JOB 1:
In the art comments, in which city did one commenter see a Richter painting in person?
JOB 2:
Reproduce verbatim the stretch of the art comments from "Right? Holy moly." through "they're all garbage.".

SELECTED PASSAGE:
● ● ●

I share the same passion for painting - it can somehow talk to our felt sense of being alive, breathing, moving, looking,,, feeling, wondering, dreaming, celebrating life -
The creative process that accompanies Compmaturism, based on intuition and expression, is completely in line with the neurovisual needs of contemporary art audiences. Compmaturism invites the viewer to an endless adventure in which nothing is obvious, and it is fascinating in this new direction of art.
at 1:50 ~~ " a fantastic landscape painting unlike ANY OTHER that I know, it has a compositional presence and a kind of interfacing of representation & abstraction which I think distinguishes it from ALL the other landscape paintings of the 80's & 90's" . . . really . . .
Right? Holy moly. Look, I'm a huge fan of art. I studied it in college. I've followed it my entire adult life. I'm a hobbyist painter, myself. I can enjoy some abstract paintings if they are actually trying to tell a story, or if they have a particular take, or exhibit some form of legitimate skill. That said, I think 80%-90% of it is complete and utter horse shit. As evidenced by how much word vomit that dude had to spew to make it sound like there was something valid there. I know everyone has their own opinions, and art is subjective, but Pollack, Richter, De Kooning, Rothko... I think they're all garbage.
@@comicjon82have you seen a richter masterpiece in person? I’m a casual but seeing one in person in la was a spiritual experience. I swear it was like a hum when I looked at it now in I’m obsessed with abstract Pat steir richter etc fiending for that feeling again 😂. If I was a billionaire I’d love a gerhard richter I think he’s genius
Each artist mentioned in this advertisement aimed at making Sotheby's more money was creating each painting to live on its own. No artist is trying to create while wondering what the piece will look like next to another artist's work in some billionaire's living room. Find a painter who doesn't strive for recognition who paints for the sake of creation and ask them what each piece represents. Treating such a wide variety of works which were each TIME CONSUMING and emotionally INTENSE to create for the individual artists (across how many decades also?) as some collective grab-bag of dollar signs is disgusting. Telling people who don't make any fucking art at all that other super rich people have a better, more intelligent, more educated way of arranging a collection because the Ames were just sooooo art savvy and better than others at curating a collection is horseshit too. See, a "collection" is not a diamond ring with new jewels added to make IT better and more expensive. A collection isn't a singular "thing" somebody has. You can have an outsider artist's work in the same collection as a well known artist and it's still just a group of paintings. A "collection" is only seen as a shinier diamond than another when a group like Sotheby's sees "it" as one huge thing to break up and sell. In the opposite way a Ferrari is an assemblage of parts to make a whole, a collection of art isn't less if a piece appears or disappears. A collection of art could be cheap outsider work, of which a person owns a couple pieces. Taste in art does not depend on a better education or a keener eye. You guys are just pimps whoring out individual creations which never were meant to speak in any other way than on their own.

● ● ●

ITEMS:

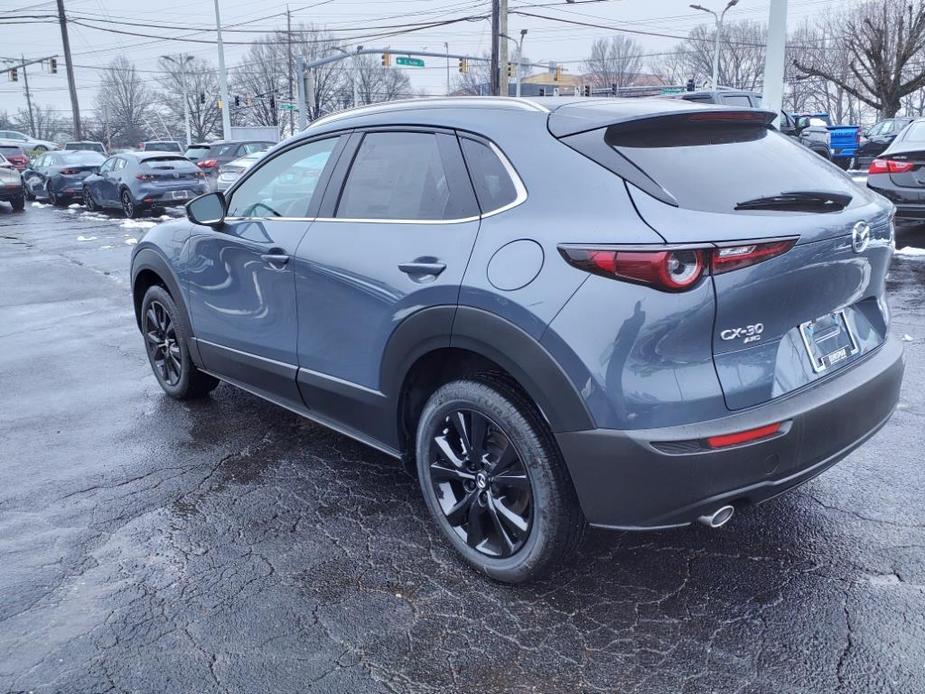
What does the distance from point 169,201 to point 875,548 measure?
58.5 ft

● ● ●

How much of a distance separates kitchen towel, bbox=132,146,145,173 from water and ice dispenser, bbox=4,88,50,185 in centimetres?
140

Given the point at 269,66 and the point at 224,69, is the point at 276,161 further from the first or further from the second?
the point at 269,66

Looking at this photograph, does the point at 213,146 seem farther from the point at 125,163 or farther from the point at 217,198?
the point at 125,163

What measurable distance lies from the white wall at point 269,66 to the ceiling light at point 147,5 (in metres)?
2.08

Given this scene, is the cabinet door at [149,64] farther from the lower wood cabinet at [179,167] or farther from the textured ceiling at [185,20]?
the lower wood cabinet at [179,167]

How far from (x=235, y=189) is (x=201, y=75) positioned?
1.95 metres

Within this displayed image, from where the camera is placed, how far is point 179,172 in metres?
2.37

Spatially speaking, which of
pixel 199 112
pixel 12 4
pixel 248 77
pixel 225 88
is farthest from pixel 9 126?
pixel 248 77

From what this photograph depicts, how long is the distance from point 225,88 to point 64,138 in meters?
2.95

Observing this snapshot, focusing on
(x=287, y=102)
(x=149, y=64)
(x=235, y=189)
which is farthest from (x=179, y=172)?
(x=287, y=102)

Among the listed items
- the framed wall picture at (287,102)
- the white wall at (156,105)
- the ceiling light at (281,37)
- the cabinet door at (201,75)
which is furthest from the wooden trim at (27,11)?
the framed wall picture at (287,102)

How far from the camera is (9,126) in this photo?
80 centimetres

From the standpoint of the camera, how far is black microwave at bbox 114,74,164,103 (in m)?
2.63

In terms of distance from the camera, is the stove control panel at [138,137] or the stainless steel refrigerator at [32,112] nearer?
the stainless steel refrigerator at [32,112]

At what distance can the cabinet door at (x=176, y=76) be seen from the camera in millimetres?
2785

● ● ●

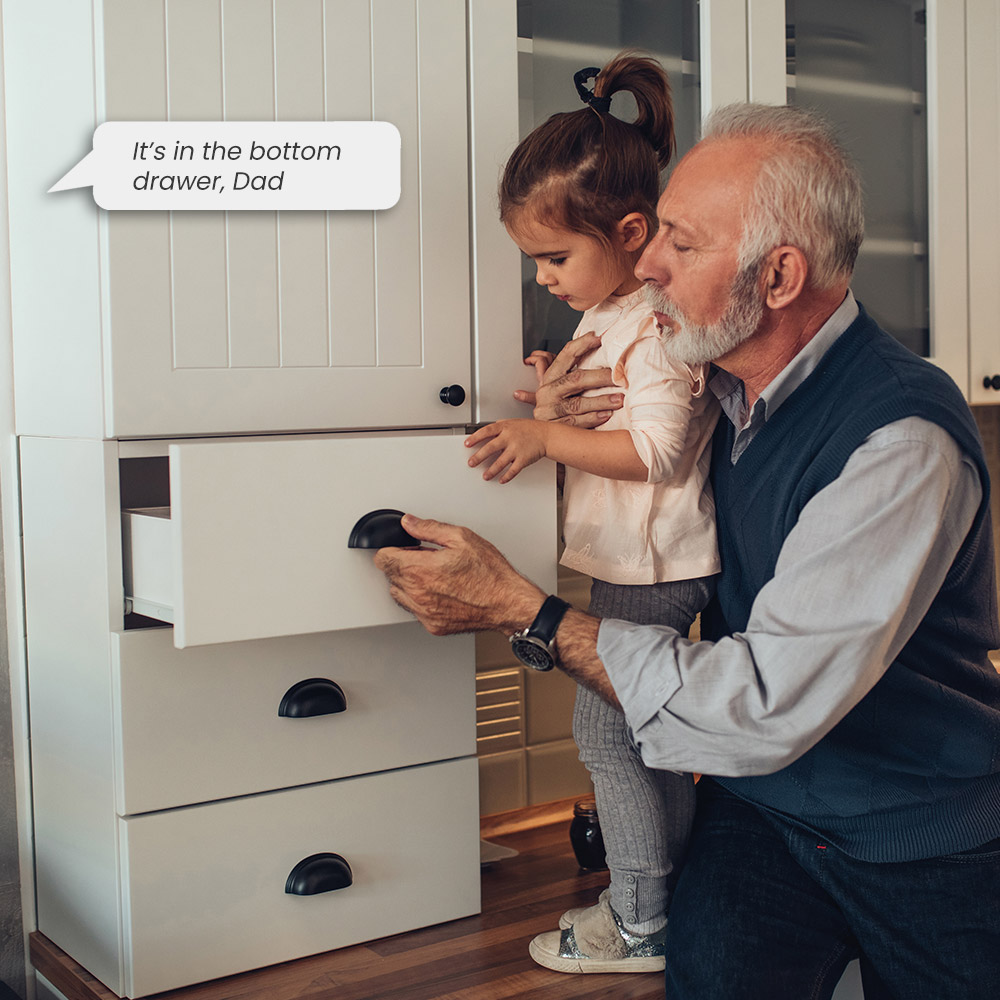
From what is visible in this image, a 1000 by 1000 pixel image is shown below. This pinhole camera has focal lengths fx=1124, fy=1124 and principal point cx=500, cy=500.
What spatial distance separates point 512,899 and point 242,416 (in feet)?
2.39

● ● ●

EXERCISE SOLUTION 1:
Los Angeles.

EXERCISE SOLUTION 2:
Right? Holy moly. Look, I'm a huge fan of art. I studied it in college. I've followed it my entire adult life. I'm a hobbyist painter, myself. I can enjoy some abstract paintings if they are actually trying to tell a story, or if they have a particular take, or exhibit some form of legitimate skill. That said, I think 80%-90% of it is complete and utter horse shit. As evidenced by how much word vomit that dude had to spew to make it sound like there was something valid there. I know everyone has their own opinions, and art is subjective, but Pollack, Richter, De Kooning, Rothko... I think they're all garbage.